### Provided material
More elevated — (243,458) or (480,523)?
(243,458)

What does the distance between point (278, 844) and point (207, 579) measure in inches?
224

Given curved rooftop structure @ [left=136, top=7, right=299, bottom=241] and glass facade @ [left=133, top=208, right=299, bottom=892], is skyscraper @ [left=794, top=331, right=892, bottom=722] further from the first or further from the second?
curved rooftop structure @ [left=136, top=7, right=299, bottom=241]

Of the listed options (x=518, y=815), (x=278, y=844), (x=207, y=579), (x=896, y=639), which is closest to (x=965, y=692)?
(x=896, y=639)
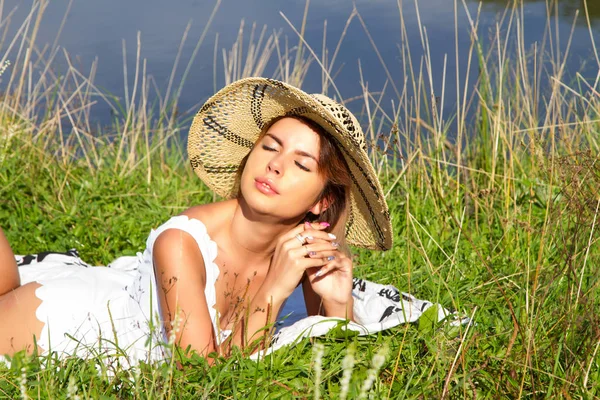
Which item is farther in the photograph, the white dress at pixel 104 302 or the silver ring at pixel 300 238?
the white dress at pixel 104 302

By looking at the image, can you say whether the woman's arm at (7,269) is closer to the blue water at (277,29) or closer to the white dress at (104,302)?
the white dress at (104,302)

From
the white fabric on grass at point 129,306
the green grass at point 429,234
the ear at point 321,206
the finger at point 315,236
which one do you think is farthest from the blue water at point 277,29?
the finger at point 315,236

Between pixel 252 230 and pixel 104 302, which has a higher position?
pixel 252 230

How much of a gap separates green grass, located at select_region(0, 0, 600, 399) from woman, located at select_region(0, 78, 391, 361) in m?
0.20

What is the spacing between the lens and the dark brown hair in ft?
8.39

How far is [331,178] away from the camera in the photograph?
262 cm

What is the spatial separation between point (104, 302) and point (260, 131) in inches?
38.2

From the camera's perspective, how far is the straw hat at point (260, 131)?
2516 mm

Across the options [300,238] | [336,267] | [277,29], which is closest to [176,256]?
[300,238]

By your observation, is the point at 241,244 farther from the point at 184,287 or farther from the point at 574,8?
the point at 574,8

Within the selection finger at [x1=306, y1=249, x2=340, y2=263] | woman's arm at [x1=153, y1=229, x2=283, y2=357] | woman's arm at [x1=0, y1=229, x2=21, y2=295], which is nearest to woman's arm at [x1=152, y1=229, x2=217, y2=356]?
woman's arm at [x1=153, y1=229, x2=283, y2=357]

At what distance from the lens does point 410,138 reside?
4527 mm

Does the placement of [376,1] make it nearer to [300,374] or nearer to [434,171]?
[434,171]

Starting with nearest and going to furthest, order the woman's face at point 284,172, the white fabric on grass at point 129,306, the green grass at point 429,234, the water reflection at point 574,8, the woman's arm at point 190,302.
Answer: the green grass at point 429,234 < the woman's arm at point 190,302 < the woman's face at point 284,172 < the white fabric on grass at point 129,306 < the water reflection at point 574,8
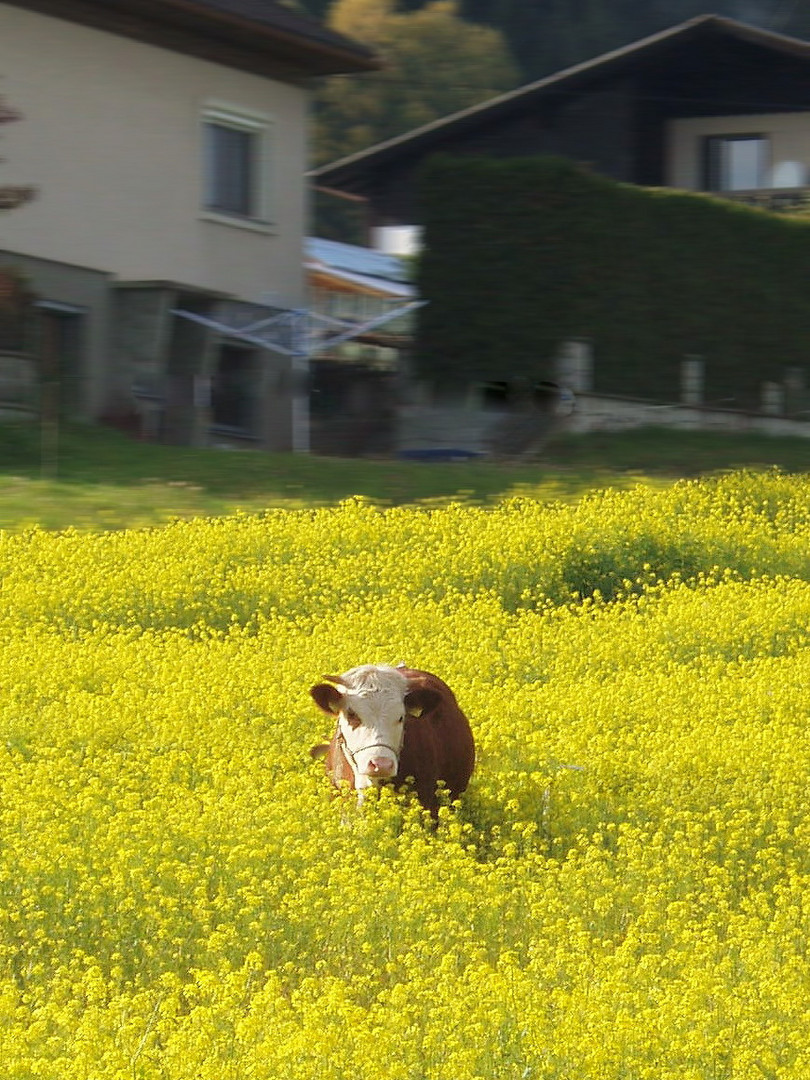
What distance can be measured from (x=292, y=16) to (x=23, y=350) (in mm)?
6260

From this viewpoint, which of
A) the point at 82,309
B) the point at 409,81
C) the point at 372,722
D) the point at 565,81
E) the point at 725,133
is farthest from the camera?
the point at 409,81

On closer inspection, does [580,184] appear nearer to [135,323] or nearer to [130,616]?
[135,323]

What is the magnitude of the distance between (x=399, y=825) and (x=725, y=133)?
23334 millimetres

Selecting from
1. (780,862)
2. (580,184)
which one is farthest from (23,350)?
(780,862)

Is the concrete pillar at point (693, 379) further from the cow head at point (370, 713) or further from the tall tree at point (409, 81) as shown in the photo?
the tall tree at point (409, 81)

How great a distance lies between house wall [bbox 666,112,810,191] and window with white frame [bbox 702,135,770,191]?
11 centimetres

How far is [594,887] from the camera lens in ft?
27.4

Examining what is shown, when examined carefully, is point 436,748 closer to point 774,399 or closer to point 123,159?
point 123,159

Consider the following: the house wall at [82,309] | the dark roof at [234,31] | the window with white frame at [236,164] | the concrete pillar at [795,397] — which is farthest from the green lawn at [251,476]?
the dark roof at [234,31]

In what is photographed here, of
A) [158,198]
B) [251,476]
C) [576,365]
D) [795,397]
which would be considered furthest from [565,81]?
[251,476]

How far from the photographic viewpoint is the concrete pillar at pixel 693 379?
25000 mm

### Task goal
Quote, word for word, the stretch of the records from the line containing "How far is [594,887]" through the last line of the records.

### Result of the task
How far is [594,887] from the camera lens in ft?
27.4

Examining what is shown, when examined carefully, is point 436,748 closer to point 774,399 or closer to point 123,159?
point 123,159

Consider the following: the house wall at [82,309] | the dark roof at [234,31] | the window with white frame at [236,164] | the concrete pillar at [795,397] — which is farthest from the green lawn at [251,476]?
the dark roof at [234,31]

In what is photographed here, of
A) [158,198]
B) [251,476]
C) [576,365]
D) [795,397]
which would be considered furthest from [565,81]?
[251,476]

How far from the photographic viewpoint is the concrete pillar at pixel 693 379?
25000 mm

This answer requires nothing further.